Rio Tinto last week reported a sharp decline in first-half profit and cut its dividend in half, while Anglo American announced lower earnings and shareholder returns. Other miners from Vale to Lundin Mining also disappointed.
For now, the companies are still making good money, if not at last year’s record levels. It was Anglo’s second-best first half on record, while Rio paid its second-biggest interim dividend. But the increasingly uncertain outlook and weakening prices have cast a shadow over the underlying numbers, particularly as relentlessly rising costs across the industry add to profit-margin pressures.
“Prices have sharply declined from first-half averages, so these reported results do not reflect the reality of the markets today,” said Christopher LaFemina, an analyst at Jefferies Group. “We are in a stage of the cycle during which prices are falling and costs are still rising. Not a good combination.”
Against this backdrop, Glencore is expected to deliver its best-ever results. The company has already said that its trading profit will exceed the top end of its guidance range, after it cashed in on volatile markets.
But it’s coal -- the dirtiest fuel -- that is seen as the really big earner.

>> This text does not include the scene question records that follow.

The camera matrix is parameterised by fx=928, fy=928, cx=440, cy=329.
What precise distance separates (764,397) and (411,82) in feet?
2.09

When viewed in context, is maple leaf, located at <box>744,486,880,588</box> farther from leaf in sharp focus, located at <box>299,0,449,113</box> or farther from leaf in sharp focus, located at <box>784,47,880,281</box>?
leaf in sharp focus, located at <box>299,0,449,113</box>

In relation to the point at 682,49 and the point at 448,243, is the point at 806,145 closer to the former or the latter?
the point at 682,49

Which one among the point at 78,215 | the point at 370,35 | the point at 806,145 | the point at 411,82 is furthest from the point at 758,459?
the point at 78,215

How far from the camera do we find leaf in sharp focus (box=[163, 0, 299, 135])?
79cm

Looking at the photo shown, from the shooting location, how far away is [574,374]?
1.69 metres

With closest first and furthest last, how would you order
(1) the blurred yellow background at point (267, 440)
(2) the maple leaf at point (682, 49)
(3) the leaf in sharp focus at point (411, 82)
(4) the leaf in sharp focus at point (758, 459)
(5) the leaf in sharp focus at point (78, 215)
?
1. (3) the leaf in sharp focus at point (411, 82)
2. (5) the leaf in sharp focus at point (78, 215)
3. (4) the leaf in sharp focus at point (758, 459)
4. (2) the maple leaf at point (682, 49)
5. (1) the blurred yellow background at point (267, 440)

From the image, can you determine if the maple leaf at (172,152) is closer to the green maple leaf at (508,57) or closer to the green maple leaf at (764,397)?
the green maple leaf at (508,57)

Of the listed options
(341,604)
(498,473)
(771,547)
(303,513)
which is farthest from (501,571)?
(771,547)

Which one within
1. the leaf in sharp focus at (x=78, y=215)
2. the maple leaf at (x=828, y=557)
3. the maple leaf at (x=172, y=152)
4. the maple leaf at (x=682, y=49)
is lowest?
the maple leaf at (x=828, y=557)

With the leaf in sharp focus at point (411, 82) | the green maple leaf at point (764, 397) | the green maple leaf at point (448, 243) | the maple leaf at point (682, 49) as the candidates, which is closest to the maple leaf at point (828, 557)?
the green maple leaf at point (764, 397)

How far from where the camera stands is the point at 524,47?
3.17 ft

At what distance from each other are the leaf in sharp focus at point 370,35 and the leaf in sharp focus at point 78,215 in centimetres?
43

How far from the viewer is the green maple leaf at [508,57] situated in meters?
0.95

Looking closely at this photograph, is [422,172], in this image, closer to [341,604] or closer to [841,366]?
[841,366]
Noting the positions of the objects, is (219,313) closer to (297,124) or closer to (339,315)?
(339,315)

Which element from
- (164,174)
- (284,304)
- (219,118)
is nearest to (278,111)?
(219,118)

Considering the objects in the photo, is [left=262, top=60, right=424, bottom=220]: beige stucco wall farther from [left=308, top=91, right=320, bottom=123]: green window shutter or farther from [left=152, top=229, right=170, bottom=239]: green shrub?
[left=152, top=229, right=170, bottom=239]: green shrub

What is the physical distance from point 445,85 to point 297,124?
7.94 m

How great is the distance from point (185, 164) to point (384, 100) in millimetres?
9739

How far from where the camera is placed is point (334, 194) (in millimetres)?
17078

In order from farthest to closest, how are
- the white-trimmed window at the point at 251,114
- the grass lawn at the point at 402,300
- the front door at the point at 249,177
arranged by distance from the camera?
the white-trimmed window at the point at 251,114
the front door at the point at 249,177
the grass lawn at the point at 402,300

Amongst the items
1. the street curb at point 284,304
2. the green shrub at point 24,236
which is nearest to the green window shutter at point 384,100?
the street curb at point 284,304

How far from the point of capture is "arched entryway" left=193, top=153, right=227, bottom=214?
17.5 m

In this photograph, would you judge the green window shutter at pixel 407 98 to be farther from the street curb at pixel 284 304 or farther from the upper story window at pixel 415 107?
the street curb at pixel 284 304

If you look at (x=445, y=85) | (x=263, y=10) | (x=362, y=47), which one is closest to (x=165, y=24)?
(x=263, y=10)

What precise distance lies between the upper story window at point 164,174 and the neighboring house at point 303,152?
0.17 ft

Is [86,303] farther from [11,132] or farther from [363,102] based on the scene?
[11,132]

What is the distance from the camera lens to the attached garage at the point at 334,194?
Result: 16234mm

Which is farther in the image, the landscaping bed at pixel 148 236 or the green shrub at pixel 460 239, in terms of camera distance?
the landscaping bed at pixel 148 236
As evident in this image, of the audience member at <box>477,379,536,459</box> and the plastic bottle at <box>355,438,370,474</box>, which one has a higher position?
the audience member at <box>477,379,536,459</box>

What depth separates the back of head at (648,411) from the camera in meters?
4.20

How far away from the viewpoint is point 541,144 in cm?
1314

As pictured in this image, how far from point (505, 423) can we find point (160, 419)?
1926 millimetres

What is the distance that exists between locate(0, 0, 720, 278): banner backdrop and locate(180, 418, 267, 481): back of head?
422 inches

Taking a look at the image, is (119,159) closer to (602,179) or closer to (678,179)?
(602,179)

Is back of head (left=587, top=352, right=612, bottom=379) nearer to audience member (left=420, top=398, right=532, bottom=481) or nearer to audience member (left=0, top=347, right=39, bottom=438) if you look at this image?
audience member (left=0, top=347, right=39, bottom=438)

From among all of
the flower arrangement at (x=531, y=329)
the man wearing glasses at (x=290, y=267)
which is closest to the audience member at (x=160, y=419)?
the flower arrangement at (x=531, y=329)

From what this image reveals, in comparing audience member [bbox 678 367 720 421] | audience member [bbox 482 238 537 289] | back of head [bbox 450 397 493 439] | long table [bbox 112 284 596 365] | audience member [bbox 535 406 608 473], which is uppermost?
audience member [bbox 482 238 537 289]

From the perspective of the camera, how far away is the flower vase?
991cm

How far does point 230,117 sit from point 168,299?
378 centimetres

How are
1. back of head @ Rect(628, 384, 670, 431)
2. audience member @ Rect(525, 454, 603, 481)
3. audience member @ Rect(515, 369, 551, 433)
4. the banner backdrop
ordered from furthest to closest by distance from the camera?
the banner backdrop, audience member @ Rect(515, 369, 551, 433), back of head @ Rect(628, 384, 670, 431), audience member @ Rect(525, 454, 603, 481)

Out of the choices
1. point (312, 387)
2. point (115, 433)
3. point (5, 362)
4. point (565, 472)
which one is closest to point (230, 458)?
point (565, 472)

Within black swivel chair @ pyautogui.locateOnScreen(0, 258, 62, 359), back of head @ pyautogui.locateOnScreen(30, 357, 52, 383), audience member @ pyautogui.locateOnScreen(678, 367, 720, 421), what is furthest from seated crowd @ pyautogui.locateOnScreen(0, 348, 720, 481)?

Prices have soared to records this year as a global energy crisis boosts demand for fossil fuels around the world. Utilities are curbing imports from Russia due to the war in Ukraine, tightening the amount of available supply, while surging natural gas prices are also increasing demand for coal.
That’s put Glencore in a position to return cash to shareholders on a scale that was previously the reserve of the iron-ore majors, with some analysts forecasting payouts could exceed $10-billion in total this year.
The current dividend policy is to pay $1-billion from its trading unit, plus 25% of free cash flows from the sprawling mining business.
Still, some of those expectations -- at least for the half year -- have been tempered after Glencore flagged that its profitable bets on volatile commodity markets have tied up more working capital than normal.
“The underlying result will be very strong, and when markets return to lower volatility this working capital will be released making it a temporary impact,” said Tyler Broda, an analyst at RBC Capital Markets. “For now, however, this could temper the cash returns expected at the half-year results.”